Comment 3 Andreas J. Guelzow 2012-04-03 19:25:32 UTC

I don't understand the issue. Are there truly UTF characters broken up? I see glyphs broken up, but I would expect that in any language where glyph rendering is context sensitive. Or are you suggesting replacement should not happen in the presence of combining characters?

Comment 4 Andreas J. Guelzow 2012-04-04 00:36:33 UTC

Let me give some examples in my locale en_US.UTF-8 which should be pretty much C:

enter flea in A1 and A2
use search and replace to change the l to x in A2 only
note that the shape of the f has changed (this may be font dependent, you need a font my ligatures)

enter the five character sequence  feU+0308ar where the third character is U+0308 in A1 and A2.
use search and replace to change the e to x in A2 only.
note that you essentially changed one part of the symbol. (I could have entered the eU+0308 as a single character U+003b in which case we would have had the same result.)

I would guess that what you observe in Korean is just a more involved example of this.

Comment 5 Morten Welinder 2012-04-04 20:50:25 UTC

Andreas, if I take A11 and so s/-/X/ followed by s/X/-/ I end up with a
string that visually looks different.  There are no Xs in that cell to
begin with so it's unpleasant to see any difference.

The reason we see a differences is that g_utf8_normalize(...,G_NORMALIZE_DEFAULT)
does something to the string that causes it to render differently.  Here's
the relevant part of the documentation:

 * The normalization mode %G_NORMALIZE_DEFAULT only
 * standardizes differences that do not affect the
 * text content, such as the above-mentioned accent
 * representation.

The difference in appearance suggests a bug something in glib (if the
normalization is wrong) or pango+friends (if normalization is correct).

Comment 6 Morten Welinder 2012-04-04 20:59:38 UTC

Filed bug 673532 against glib to get their opinion.

Comment 7 Andreas J. Guelzow 2012-04-04 22:10:36 UTC

Do you have the byte sequence before and after the G_NORMALIZE_DEFAULT ?

Comment 8 Morten Welinder 2012-04-04 23:23:51 UTC

Andreas: see bug 673532.

Comment 9 Morten Welinder 2012-04-05 19:01:16 UTC

The word from bug 673532 is that this is pango's fault.

For Gnumeric that leaves the questions:

1. Should we do the substitution in NFD form [decomposed] or in
   NFC form [composed]?  Right now we do NFD.

   This comes down to this: should s/e/a/ change "é" to "á"?  There
   are perfectly good reasons either way.

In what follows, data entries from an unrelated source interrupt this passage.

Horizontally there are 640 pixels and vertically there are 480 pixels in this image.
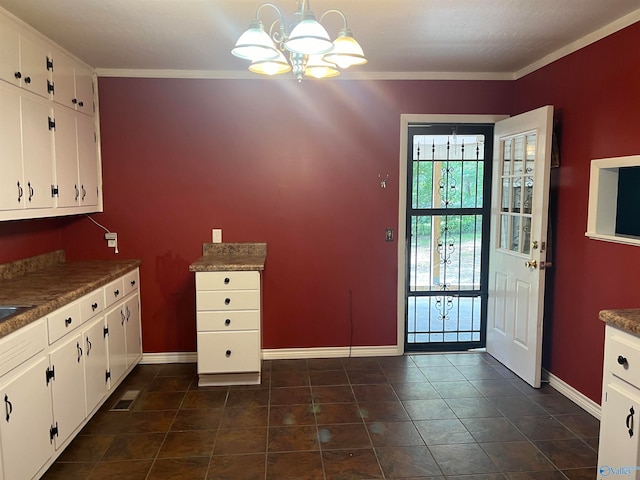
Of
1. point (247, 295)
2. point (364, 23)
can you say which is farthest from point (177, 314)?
point (364, 23)

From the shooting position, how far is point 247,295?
128 inches

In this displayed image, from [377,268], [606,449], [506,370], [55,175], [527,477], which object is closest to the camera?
[606,449]

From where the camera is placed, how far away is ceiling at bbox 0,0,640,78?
2367mm

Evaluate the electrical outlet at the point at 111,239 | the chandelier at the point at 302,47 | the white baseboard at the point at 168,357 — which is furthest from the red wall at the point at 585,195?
the electrical outlet at the point at 111,239

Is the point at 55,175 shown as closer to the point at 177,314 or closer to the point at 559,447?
the point at 177,314

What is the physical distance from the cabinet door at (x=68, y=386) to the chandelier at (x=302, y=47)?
1739 mm

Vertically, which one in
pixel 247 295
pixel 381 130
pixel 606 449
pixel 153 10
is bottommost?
pixel 606 449

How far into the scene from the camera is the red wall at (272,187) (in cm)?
364

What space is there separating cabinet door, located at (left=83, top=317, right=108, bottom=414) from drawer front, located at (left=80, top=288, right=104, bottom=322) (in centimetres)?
6

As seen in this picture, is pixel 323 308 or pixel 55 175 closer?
pixel 55 175

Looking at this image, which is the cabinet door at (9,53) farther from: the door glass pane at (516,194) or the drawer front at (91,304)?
the door glass pane at (516,194)

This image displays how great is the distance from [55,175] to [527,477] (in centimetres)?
324

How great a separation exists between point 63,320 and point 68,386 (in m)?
0.36

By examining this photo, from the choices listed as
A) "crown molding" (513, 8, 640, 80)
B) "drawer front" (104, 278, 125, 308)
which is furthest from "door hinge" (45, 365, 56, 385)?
"crown molding" (513, 8, 640, 80)
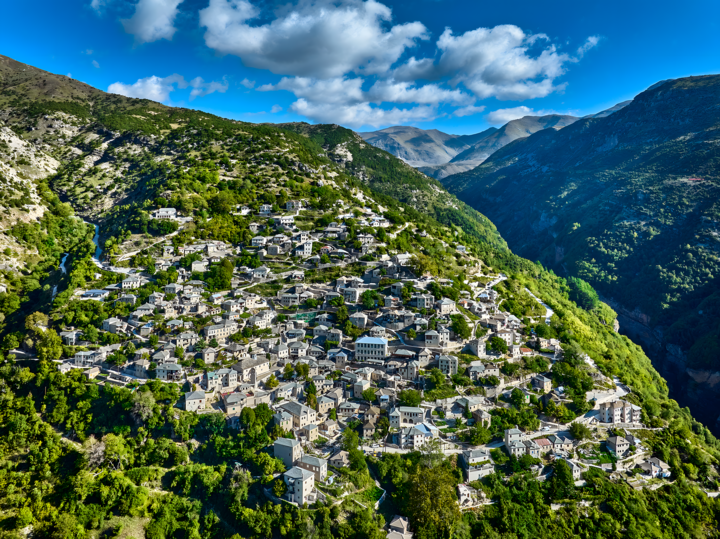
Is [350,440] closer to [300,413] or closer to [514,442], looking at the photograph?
[300,413]

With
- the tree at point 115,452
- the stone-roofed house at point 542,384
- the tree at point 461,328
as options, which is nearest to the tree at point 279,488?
the tree at point 115,452

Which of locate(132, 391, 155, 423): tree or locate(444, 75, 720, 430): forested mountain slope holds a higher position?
locate(444, 75, 720, 430): forested mountain slope

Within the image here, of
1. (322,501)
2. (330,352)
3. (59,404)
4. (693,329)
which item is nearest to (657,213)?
Result: (693,329)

2. Should we leave the result in NFD, NFC, or whatever comes out when
   we do the substitution?  Right now we do the whatever form.

   Right now we potentially leave a mess of forms.  That isn't supposed
   to matter, but leaving a normalized form if there is a substitution
   feels like a better way.  NFC, in light of this bug, is probably the
   result closest to what entry of text in a cell would yield.

Comment 10 Andreas J. Guelzow 2012-04-05 19:16:52 UTC

re 1: Since there are perfectly good reasons to do it either way, I think we may just want to have an option...

In German for example ä is usually considered a different letter than a. On the other hand many accents are considered just modifications...

re 2: We should probably avoid changing the format, but what are we doing for things such as strlen. STRLEN counts characters so the answer would depend on the representation and may change with normalization.

Comment 11 Morten Welinder 2012-04-06 15:57:34 UTC

We could have an option (suitably hidden on the "advanced" tab), but
I suspect it may be overkill for a spreadsheet.

Re 2: once we have normalized (regardless of how) there is no going back.
That means STRLEN will change after substitution.  Too bad, I think.
However, STRLEN is a good reason for returning the result in NFC.

I notice another problem: we don't normalize the search text.  It should
be subjected to the same normalization as the subject text.

Comment 12 Morten Welinder 2012-04-06 19:10:18 UTC

This problem has been fixed in the development version. The fix will be available in the next major software release. Thank you for your bug report.

We now normalize to NFC after search/replace changes a cell.

Comment 13 Andreas J. Guelzow 2012-04-06 19:40:55 UTC

Perhaps I am not looking at the right place, but it looks to me that all of these normalizations act only on the string content without adjusting any existing pango attribute lists. THis could be the cause for bug #673663.